The software industry has long operated on a set of relatively stable rules. Code is written by humans, the copyright belongs to the person who wrote it, and licenses determine how that code can be used and distributed. Open source license systems such as GPL, MIT, and Apache were all built on this very assumption. Human developers write code, other human developers read and modify it, and in that process, rights and responsibilities are clearly defined and passed along. This structure has supported the software ecosystem for decades, and the open source movement itself has grown on top of it.
However, in recent years, this assumption has begun to gradually break down. A new entity has entered the process of writing code: AI based on large language models. Tools like GitHub Copilot, Claude Code, and Cursor have already become deeply embedded in many developers’ workflows. Developers no longer always write code line by line themselves; instead, they describe functionality to AI and then modify or review the generated results. At first, this shift appeared to be simply a productivity boost. But over time, more fundamental questions have begun to emerge.

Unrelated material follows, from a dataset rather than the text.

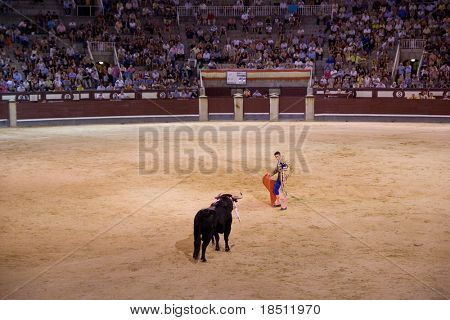 MADRID - AUGUST 8: The torero Juan Pablo Sanchez fights a bull named Calabaza in the Las Ventas bullring on August 8, 2010 in Madrid, Spain.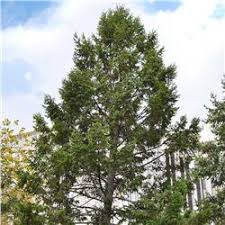 douglas fir tree douglasfir tree on the tree guide at arborday org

Who owns the code generated by AI? Does that code have copyright at all? If it does, does the right belong to the human developer, or does it belong to no one? And if AI generates code based on open source training data, should that output be subject to existing licenses? These questions are not merely technical debates—they challenge the entire framework of software copyright and open source licensing that we have long taken for granted.
This series begins with those questions. A recent controversy in the Python ecosystem—the AI-driven rewrite of the chardet library—demonstrates how real these issues have become. The project maintainers rewrote the existing code using AI and, in the process, changed the license from LGPL to MIT. On the surface, it may look like a simple rewrite. However, the case quickly sparked intense debate within the community. The core issue was whether AI-rewritten code is truly new code or a derivative work of the original, and whether such a process is legally permissible.
This controversy does not end with a single project. If AI-assisted rewriting allows licenses to be changed freely, the protective function of Copyleft licenses could be fundamentally weakened. On the other hand, if AI-generated code is considered to have no copyright at all, there may be situations where open source licenses cannot be applied in the first place. In that case, we could find ourselves entering a new kind of legal void that we have never experienced before.
In this series, we will follow these issues step by step. We will first examine how to determine the license of code rewritten using AI, and whether code generated from models trained on GPL-licensed code should also be subject to GPL. We will then explore whether the concept of clean-room implementation, a historically important legal principle in software, still holds in the age of AI, and whether AI-generated code can be recognized as a legal work at all. Finally, we will consider whether Copyleft licenses can retain their meaning in the AI era, and whether AI models themselves could become a new form of software supply chain.
This is an area where no clear conclusions yet exist. Court precedents are still limited, and the technology itself is evolving rapidly. But one thing is certain: we have already crossed the threshold into a new era. When the way code is written changes, the rules governing ownership and sharing of that code must inevitably change as well. And this transformation is happening quietly, yet unmistakably.
This series is an attempt to calmly trace those changes from within, as AI and open source intersect to create new questions. Perhaps these questions are not limited to developers alone. They are also about how the future software ecosystem will collaborate and under what rules knowledge will be shared.